(Given instruction 1) Reproduce the records verbatim, starting at the line that contains "Viewing the photograph" and ending with the last line of the records.

We now have the dataset of pretty accurate weather forecasts for a given area, spaced by 6 hours:

In [None]:
%%bigquery historical_forecast --project {PROJECT_ID}

SELECT geography, forecast.time, forecast.total_precipitation_6hr, forecast.`2m_temperature`, forecast.`prev_2m_temperature`
  FROM weathernext_graph_derived.historical_local_forecast
  WHERE forecast.prev_2m_temperature IS NOT NULL
  ORDER BY ST_ASBINARY(geography), forecast.time LIMIT 20


In [None]:
display(historical_forecast)

### Move extracted weather data to the location of bus stop data

If your bus stop data resides in the "US" BigQuery location then there is no need to do anything because the weather and the bus stop data are co-located and can be joined in the same query. Otherwise you will need to copy the extracted weather data. You can do that by using [cross-regional table copy](https://cloud.google.com/bigquery/docs/managing-tables#copy_tables_across_regions) capabilities of BigQuery.

(Material for the task)
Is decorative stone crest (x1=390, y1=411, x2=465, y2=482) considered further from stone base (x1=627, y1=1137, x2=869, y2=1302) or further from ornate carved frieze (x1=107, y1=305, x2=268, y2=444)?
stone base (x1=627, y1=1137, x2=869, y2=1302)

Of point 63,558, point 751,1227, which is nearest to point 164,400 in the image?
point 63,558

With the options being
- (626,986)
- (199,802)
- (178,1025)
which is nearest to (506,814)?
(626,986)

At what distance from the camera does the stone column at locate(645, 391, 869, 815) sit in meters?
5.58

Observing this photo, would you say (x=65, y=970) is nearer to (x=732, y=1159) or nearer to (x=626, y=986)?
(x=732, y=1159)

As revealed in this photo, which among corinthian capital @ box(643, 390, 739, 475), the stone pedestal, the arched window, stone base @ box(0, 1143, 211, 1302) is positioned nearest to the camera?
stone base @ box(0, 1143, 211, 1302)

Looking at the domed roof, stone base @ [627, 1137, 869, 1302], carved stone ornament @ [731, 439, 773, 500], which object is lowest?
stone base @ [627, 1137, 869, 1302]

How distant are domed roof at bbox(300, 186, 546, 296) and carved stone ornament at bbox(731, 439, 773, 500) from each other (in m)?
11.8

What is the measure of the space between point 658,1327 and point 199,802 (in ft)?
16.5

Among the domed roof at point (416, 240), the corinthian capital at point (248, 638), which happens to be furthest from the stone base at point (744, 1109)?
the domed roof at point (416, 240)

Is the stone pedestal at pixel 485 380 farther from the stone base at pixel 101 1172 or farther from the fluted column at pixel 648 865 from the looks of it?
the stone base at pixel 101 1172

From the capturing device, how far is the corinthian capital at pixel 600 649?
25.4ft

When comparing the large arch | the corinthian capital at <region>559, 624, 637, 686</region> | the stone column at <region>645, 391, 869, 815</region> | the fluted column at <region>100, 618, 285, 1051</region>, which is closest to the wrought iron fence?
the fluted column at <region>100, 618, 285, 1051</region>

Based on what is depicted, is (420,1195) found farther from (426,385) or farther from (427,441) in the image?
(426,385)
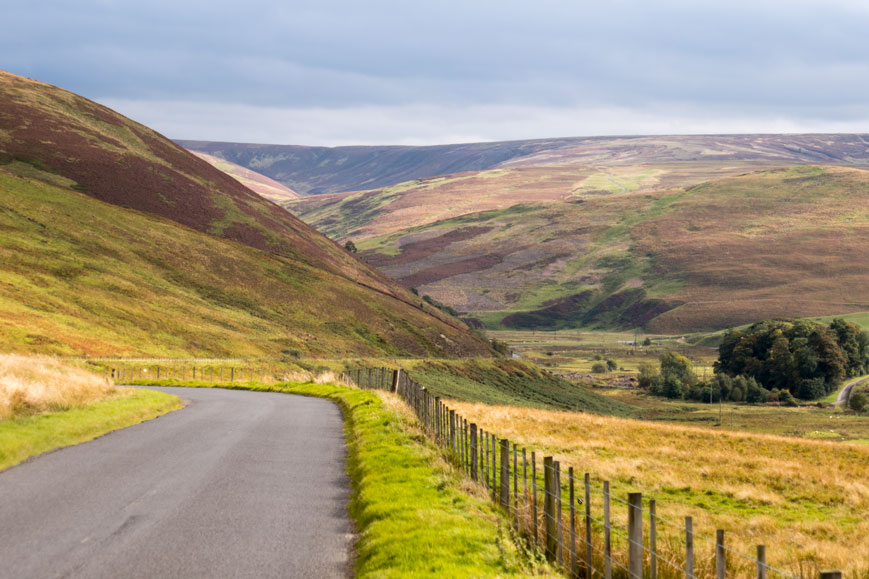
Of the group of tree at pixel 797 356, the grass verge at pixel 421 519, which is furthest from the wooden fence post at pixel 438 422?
the group of tree at pixel 797 356

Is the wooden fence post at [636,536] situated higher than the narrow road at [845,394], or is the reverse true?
the wooden fence post at [636,536]

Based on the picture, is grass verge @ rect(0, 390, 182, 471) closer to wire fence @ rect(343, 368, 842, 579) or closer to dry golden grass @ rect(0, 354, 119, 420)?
dry golden grass @ rect(0, 354, 119, 420)

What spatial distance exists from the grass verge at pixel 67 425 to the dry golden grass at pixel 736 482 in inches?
521

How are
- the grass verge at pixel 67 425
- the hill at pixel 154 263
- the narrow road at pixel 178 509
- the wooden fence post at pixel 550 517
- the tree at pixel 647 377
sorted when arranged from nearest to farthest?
the narrow road at pixel 178 509 → the wooden fence post at pixel 550 517 → the grass verge at pixel 67 425 → the hill at pixel 154 263 → the tree at pixel 647 377

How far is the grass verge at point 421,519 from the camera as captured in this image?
10164mm

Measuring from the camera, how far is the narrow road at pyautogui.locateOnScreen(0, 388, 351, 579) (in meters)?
10.4

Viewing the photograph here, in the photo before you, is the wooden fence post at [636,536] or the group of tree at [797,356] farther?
the group of tree at [797,356]

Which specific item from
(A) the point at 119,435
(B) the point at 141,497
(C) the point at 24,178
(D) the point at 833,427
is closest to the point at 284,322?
(C) the point at 24,178

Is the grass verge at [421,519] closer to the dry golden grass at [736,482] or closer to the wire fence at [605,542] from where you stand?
the wire fence at [605,542]

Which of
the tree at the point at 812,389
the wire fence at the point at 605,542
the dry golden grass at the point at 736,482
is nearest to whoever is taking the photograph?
the wire fence at the point at 605,542

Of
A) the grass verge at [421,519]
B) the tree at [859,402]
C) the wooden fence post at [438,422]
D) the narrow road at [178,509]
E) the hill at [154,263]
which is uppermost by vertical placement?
the hill at [154,263]

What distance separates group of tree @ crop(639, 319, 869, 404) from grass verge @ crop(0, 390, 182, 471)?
423 feet

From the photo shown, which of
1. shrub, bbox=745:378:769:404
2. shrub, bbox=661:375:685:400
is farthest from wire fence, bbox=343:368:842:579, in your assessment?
shrub, bbox=661:375:685:400

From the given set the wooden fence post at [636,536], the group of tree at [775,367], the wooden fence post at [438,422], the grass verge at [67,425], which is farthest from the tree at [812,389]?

(Given instruction 2) Pick up the BigQuery weather forecast walkthrough after its final sentence and continue writing it.

(Task answer 1)
Viewing the photograph here, in the photo before you, is the wooden fence post at [636,536] or the group of tree at [797,356] farther?
the group of tree at [797,356]

Which specific item from
(A) the point at 119,435
(B) the point at 141,497
(C) the point at 24,178
(D) the point at 833,427
is closest to the point at 284,322?
(C) the point at 24,178

Is the grass verge at [421,519] closer to the dry golden grass at [736,482] or closer to the wire fence at [605,542] from where you stand?
the wire fence at [605,542]

Which of
the tree at the point at 812,389
the wire fence at the point at 605,542
the dry golden grass at the point at 736,482
is nearest to whoever is taking the photograph?
the wire fence at the point at 605,542

Of
A) the grass verge at [421,519]
B) the tree at [859,402]
C) the wooden fence post at [438,422]
D) the narrow road at [178,509]
E) the hill at [154,263]
which is uppermost by vertical placement?
the hill at [154,263]

What distance separates group of tree @ crop(639, 319, 869, 404) from grass verge @ crop(0, 390, 182, 471)?
423 feet

From the photo shown, which of
1. shrub, bbox=745:378:769:404
2. shrub, bbox=661:375:685:400
is farthest from wire fence, bbox=343:368:842:579, in your assessment?
shrub, bbox=661:375:685:400

From the given set the wooden fence post at [636,536], the group of tree at [775,367], the wooden fence post at [438,422], the grass verge at [67,425], which is farthest from the tree at [812,389]?

(Task answer 2)
In [None]:
%%bigquery --project {PROJECT_ID} --location {REGION}

CREATE SCHEMA IF NOT EXISTS multimodal;

DROP TABLE IF EXISTS multimodal.historical_local_forecast;

In [None]:
! bq cp -f -n '{PROJECT_ID}:weathernext_graph_derived.historical_local_forecast' '{PROJECT_ID}:multimodal.historical_local_forecast'

# Generate ridership data

Let's assume that bus ridership depends on a number of factors - time of day, day of week, temperature and precipitation. We will generate a synthetic data set of bus ridership for several bus stops.

### Create ridership table

In [None]:
%%bigquery

DROP TABLE IF EXISTS `multimodal.ridership`;

CREATE TABLE `multimodal.ridership`
  (bus_stop_id STRING, event_ts TIMESTAMP, temperature FLOAT64, total_precipitation_6hr FLOAT64, num_riders INT64)
  CLUSTER BY bus_stop_id;

### Generate ridership events


We will generate synthetic ridership events based on a simple approach - generate an array of timestamps in the past, use an array with a couple of bus stops with some metadata (location, typical number of passengers, times of day and week these bus stops are typically busy, etc.). We will use real weather prediction data based on the time stop location and the time point to determine the likely temperature and precipitation. A temporary function will take all the metadata and the weather data and generate the number of riders.

Let's define a SQL function which approximates the temperature at a particular point in time. This function uses linear approximation between two forecasted temperatures 6 hours apart. This is not a perfect approximation formula for temperatures and can be replaced with more sophisticated one if needed.

We will use this function for generation of the synthetic data and for actual forecasting:

In [None]:
%%bigquery --project {PROJECT_ID}

-- Approximate temperature. That assumes the previous temperature was forecast 6 hours ago.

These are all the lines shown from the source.